The 33 things that will make you happy...and the seven that definitely won't
Academics have come up with the definitive list of what makes Britons happy after rating more than a million responses
Published 04/02/2016 | 10:14
A weekend relaxing, reading a book or playing with the children might seem like the perfect recipe for contentment but none of those things actually make Britons very happy, scientists have concluded.
Instead, we are much more likely to enjoy birdwatching, gardening, the theatre or going for a run, according to a new study by the University of Sussex and the London School of Economics.
Mooching around a museum perks us up almost as much as sex, the University of Sussex found, while solitary pottering on the allotment is preferable to socialising.
Meditating, fishing, going to church, watching the match and exercising all make people happier than spending time with their children.
In fact, an afternoon with the kids ranks only slightly higher than taking the dog for a walk for boosting contentment. And workers tended to enjoy being in the office more if they had children at home.
To find what makes Britain happy, researchers asked more than 20,000 people to download an app which sent them a ‘ping’ at various times of day, and invited them to record their happiness levels and what they were doing at the time.

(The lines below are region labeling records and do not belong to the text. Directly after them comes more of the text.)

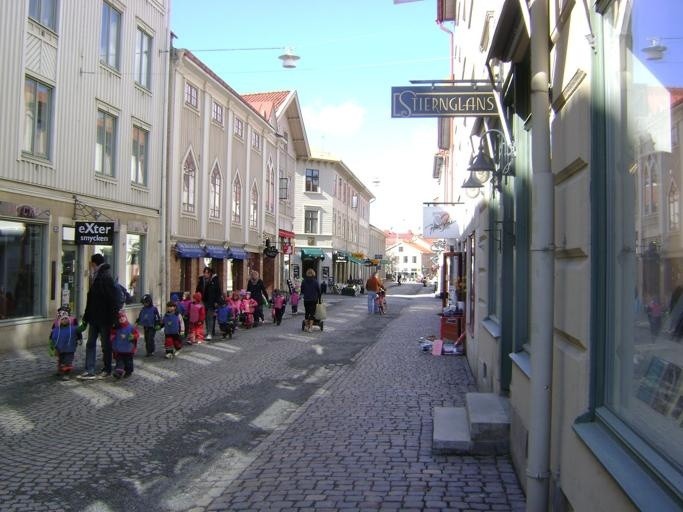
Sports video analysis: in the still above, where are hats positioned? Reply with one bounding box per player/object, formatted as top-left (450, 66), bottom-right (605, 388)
top-left (117, 311), bottom-right (127, 319)
top-left (56, 303), bottom-right (71, 326)
top-left (193, 293), bottom-right (201, 302)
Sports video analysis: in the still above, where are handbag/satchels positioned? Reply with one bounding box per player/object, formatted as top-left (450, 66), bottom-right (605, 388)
top-left (261, 294), bottom-right (268, 306)
top-left (315, 303), bottom-right (327, 319)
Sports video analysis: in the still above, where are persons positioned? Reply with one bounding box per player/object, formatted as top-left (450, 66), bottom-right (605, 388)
top-left (365, 272), bottom-right (386, 315)
top-left (620, 237), bottom-right (663, 343)
top-left (397, 272), bottom-right (401, 286)
top-left (289, 291), bottom-right (301, 315)
top-left (3, 264), bottom-right (33, 320)
top-left (299, 269), bottom-right (322, 333)
top-left (49, 254), bottom-right (286, 379)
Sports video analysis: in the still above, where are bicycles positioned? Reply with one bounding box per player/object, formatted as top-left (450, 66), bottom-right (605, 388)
top-left (376, 287), bottom-right (388, 316)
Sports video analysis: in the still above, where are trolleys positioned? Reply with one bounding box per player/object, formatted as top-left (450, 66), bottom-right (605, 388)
top-left (302, 291), bottom-right (325, 331)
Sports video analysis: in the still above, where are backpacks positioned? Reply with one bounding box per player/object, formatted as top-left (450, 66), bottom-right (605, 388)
top-left (115, 281), bottom-right (126, 309)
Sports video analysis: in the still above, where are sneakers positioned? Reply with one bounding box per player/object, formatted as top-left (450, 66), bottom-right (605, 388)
top-left (98, 368), bottom-right (112, 379)
top-left (124, 372), bottom-right (131, 377)
top-left (114, 373), bottom-right (122, 379)
top-left (207, 335), bottom-right (212, 339)
top-left (166, 353), bottom-right (174, 359)
top-left (63, 372), bottom-right (70, 380)
top-left (76, 371), bottom-right (96, 380)
top-left (186, 341), bottom-right (192, 345)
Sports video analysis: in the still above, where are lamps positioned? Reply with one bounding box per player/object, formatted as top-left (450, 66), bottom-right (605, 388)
top-left (465, 129), bottom-right (517, 172)
top-left (155, 45), bottom-right (302, 68)
top-left (640, 33), bottom-right (683, 63)
top-left (460, 153), bottom-right (498, 192)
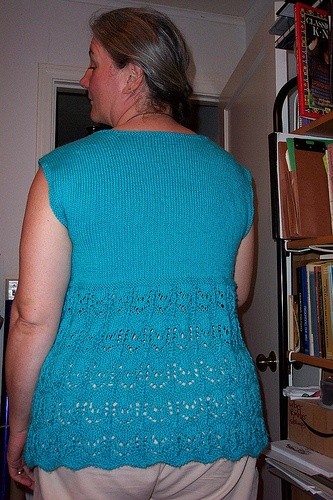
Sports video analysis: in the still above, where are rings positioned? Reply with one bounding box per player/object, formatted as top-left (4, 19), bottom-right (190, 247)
top-left (17, 468), bottom-right (25, 475)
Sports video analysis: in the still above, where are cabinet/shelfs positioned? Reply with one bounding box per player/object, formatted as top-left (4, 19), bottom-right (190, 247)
top-left (245, 0), bottom-right (332, 500)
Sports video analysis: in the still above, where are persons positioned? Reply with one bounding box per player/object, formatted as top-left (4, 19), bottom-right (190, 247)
top-left (6, 5), bottom-right (269, 499)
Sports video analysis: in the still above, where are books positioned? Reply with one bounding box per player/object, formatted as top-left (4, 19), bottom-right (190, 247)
top-left (265, 0), bottom-right (333, 499)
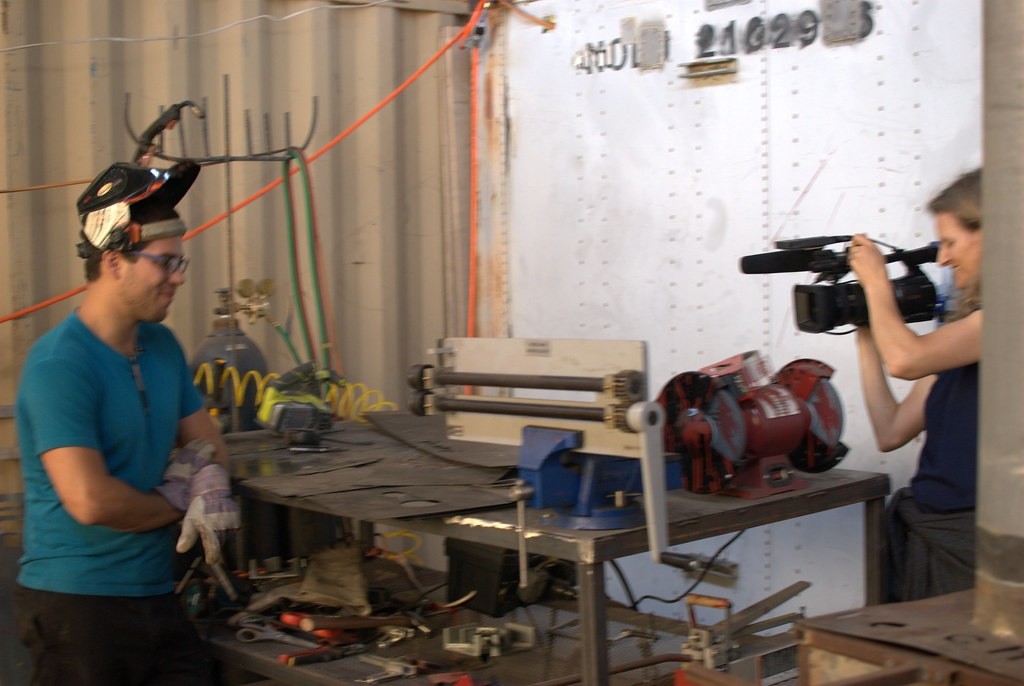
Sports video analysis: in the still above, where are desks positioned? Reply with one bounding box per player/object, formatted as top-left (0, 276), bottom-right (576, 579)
top-left (181, 468), bottom-right (891, 684)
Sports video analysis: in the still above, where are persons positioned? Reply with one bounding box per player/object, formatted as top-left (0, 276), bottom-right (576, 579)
top-left (849, 168), bottom-right (983, 602)
top-left (12, 158), bottom-right (240, 686)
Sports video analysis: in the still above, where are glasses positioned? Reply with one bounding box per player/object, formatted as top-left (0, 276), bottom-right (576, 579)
top-left (117, 248), bottom-right (189, 275)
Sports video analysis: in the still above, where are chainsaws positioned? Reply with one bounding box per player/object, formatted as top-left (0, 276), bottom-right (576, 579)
top-left (650, 350), bottom-right (851, 498)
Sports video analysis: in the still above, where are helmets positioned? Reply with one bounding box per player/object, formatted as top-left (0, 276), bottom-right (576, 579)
top-left (77, 157), bottom-right (202, 257)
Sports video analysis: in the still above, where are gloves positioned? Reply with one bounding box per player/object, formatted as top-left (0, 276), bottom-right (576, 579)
top-left (176, 463), bottom-right (242, 567)
top-left (152, 438), bottom-right (218, 514)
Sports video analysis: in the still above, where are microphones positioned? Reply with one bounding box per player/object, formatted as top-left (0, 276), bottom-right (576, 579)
top-left (741, 250), bottom-right (837, 274)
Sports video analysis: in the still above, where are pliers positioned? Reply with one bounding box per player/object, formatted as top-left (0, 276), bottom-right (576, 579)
top-left (277, 644), bottom-right (367, 667)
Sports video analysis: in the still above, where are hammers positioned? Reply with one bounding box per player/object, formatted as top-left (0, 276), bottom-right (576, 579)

The team then analysed more than one million responses. And here are the results:
The 33 things that definitely make us happy (% increased happiness)
1.Intimacy, making love 14.20%
2.Theatre, dance, concert 9.29%
3.Exhibition, museum, library 8.77%
4.Sports, running, exercise 8.12%
5.Gardening, allotment 7.83%
6.Singing, performing 6.95%
7.Talking, chatting, socialising 6.38%
8.Birdwatching, nature watching 6.28%
9.Walking, hiking 6.18%
10.Hunting, fishing 5.82%
11.Drinking alcohol 5.73%
12.Hobbies, arts, crafts 5.53%
13.Meditating, religious activities 4.95%
14.Match, sporting event 4.39%
15.Childcare, playing with children 4.10%
16.Pet care, playing with pets 3.63%
17.Listening to music 3.56%
18.Other games, puzzles 3.07%
19.Shopping, errands 2.74%
20.Gambling, betting 2.62%
21.Watching TV, film 2.55%
22.Computer games, iPhone games 2.39%
23.Eating, snacking 2.38%
24.Cooking, preparing food 2.14%
25.Drinking tea/coffee 1.83%
27.Listening to speech/podcast 1.41%
28.Washing, dressing, grooming 1.18%
29.Sleeping, resting, relaxing 1.08%
31.Browsing the Internet 0.59%
32.Texting, email, social media 0.56%
33.Housework, chores, DIY 0.65%
And the seven things that definitely won't (% increased happiness)
1.Travelling, commuting -1.47%
2.In a meeting, seminar, class -1.50%
3.Admin, finances, organising -2.45%
4.Waiting, queueing -3.51%
5.Care or help for adults -4.30%
6.Working, studying -5.43%
7.Sick in bed -20.4%
The biggest drop in happiness was seen when people were at work, when their base level of contentment dropped by eight percentage points.
University of Sussex economist Dr George MacKerron, who created the ‘Mappiness' app, said the technology had shown for the first time what people really feel.
“Mappiness is interesting because it quizzes people in the moment, before they get a chance to reach for their rose-tinted glasses,” said said Dr MacKerron.
“For example, it is common to hear people say that they enjoy their work, but the Mappiness data show that people are happier doing almost anything other than working.
“Although we may be positive about our jobs when reflecting on the meaning and purpose they give us, and the money they provide, actually engaging in paid work comes at a significant psychological cost.
“It appears that work is highly negatively associated with momentary wellbeing. At any given moment, we would rather be doing almost anything else.”
The most pleasurable experience reported by app users is lovemaking or intimacy, which boosted happiness levels by 14 per cent, followed by leisure activities, such as going to the theatre, visiting a museum or playing sport.
The data also debunks the myth that Brits love to queue – waiting or queueing is the fifth most unpopular activity.
The average user responded on around 60 separate occasions, allowing the researchers to build an accurate picture over time, compared to a single survey that can only really offer a momentary snapshot.
However, the researchers caution that, as might be expected from a smartphone-based study, the respondents were generally wealthier, younger and more likely to be employed or in full-time education than the UK population as a whole.
The research was published in The Economic Journal.